Sitting in my backyard on this beautiful sunny day, following such a transcendental moment, I felt refreshed and energized. For the first time in my life, envisioning a life where I was doing all the things I wanted to do didn’t feel overwhelming, it actually felt liberating, and most importantly, enjoyable.    

I hadn’t realized until then how much of my life had been distraction-led camouflaged as achievement-led. I asked myself, what has been the main distraction that has kept me operating at a high performance level all these years? I knew the answer: The allure of achieving financial independence.
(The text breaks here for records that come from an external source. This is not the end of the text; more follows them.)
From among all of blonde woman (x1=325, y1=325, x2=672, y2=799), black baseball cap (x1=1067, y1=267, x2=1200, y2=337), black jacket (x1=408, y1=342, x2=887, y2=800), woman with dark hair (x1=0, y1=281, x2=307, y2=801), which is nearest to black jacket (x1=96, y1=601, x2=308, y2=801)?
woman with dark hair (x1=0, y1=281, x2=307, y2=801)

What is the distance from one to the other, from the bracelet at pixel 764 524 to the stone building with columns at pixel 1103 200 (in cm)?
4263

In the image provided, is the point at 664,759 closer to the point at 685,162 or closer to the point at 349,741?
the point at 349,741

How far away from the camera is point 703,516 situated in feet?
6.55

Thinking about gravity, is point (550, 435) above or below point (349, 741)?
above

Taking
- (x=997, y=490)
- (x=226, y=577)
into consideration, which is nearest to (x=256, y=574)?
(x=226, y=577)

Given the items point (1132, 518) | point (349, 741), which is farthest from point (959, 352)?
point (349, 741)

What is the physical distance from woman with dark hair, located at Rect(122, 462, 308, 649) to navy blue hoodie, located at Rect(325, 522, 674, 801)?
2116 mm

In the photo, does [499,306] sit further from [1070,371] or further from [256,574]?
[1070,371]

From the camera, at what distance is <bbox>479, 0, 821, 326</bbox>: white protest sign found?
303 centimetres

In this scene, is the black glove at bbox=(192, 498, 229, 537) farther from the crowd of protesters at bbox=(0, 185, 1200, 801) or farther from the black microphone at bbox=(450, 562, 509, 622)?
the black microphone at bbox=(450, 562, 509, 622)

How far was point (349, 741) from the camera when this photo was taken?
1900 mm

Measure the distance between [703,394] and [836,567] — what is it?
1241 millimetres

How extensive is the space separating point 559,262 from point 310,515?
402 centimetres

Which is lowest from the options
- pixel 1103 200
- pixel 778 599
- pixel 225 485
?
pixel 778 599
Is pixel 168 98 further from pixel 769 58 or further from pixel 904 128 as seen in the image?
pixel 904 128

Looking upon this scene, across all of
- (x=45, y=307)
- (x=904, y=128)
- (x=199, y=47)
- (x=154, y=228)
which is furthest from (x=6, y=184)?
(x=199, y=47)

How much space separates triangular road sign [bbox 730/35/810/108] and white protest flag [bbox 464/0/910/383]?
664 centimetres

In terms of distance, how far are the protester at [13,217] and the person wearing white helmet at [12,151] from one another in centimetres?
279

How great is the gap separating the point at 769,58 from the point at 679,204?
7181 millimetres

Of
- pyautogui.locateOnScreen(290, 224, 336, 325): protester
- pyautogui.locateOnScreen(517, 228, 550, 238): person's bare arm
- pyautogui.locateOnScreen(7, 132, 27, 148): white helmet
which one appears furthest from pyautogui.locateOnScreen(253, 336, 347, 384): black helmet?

Literally like a carrot dangling in front of me, no matter how fast I ran, it was always ahead of me.

My therapist/coach said: Abi, it is very difficult to figure out what to do with your life once you remove all distractions, and congratulations, you have removed all distractions.

Following months of deep depression, the vision and possibility of living a fully integrated life provided me with a gleam of hope. It was right then and there that I declared: I commit myself to creating this incredible and meaningful fully integrated life. I had no idea about how I was going to do it, but that didn’t matter, at least now I knew that it was actually possible.

I found comfort and encouragement in words that I had heard just a few months earlier: When you get to the end of everything you know, you will either find solid ground to stand on, or you’ll learn how to fly. 

Even though I had crashed into a dark and deep depression, I was indeed learning how to fly.